------ Input data

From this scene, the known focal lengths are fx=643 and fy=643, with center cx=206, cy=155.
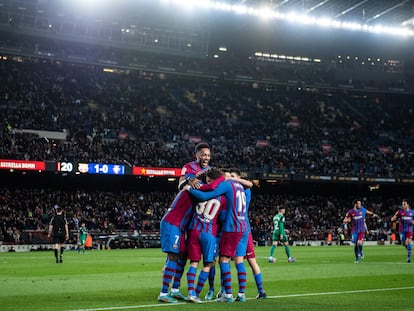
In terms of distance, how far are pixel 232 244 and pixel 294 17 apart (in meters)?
56.4

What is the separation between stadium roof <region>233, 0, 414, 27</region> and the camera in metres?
64.5

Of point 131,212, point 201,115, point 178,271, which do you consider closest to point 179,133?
point 201,115

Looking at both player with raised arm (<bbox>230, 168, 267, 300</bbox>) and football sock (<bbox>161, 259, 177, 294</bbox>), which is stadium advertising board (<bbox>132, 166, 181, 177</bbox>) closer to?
player with raised arm (<bbox>230, 168, 267, 300</bbox>)

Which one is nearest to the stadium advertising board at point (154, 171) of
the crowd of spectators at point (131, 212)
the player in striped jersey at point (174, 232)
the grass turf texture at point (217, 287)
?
the crowd of spectators at point (131, 212)

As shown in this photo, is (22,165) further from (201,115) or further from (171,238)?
(171,238)

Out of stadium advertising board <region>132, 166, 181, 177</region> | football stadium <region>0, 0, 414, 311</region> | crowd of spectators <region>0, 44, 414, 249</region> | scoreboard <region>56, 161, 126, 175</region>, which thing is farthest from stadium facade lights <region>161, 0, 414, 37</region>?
scoreboard <region>56, 161, 126, 175</region>

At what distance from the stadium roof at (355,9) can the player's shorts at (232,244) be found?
5435 cm

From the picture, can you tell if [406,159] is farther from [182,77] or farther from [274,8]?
[182,77]

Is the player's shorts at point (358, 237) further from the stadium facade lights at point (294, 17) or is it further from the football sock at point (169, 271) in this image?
the stadium facade lights at point (294, 17)

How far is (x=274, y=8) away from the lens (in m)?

------------

## Task details
List each line of the material above that contains the word "roof".

## Exercise result
What is the separation between stadium roof <region>233, 0, 414, 27</region> and the camera in metres?
At what distance from the stadium roof at (355,9) can the player's shorts at (232,244) be found?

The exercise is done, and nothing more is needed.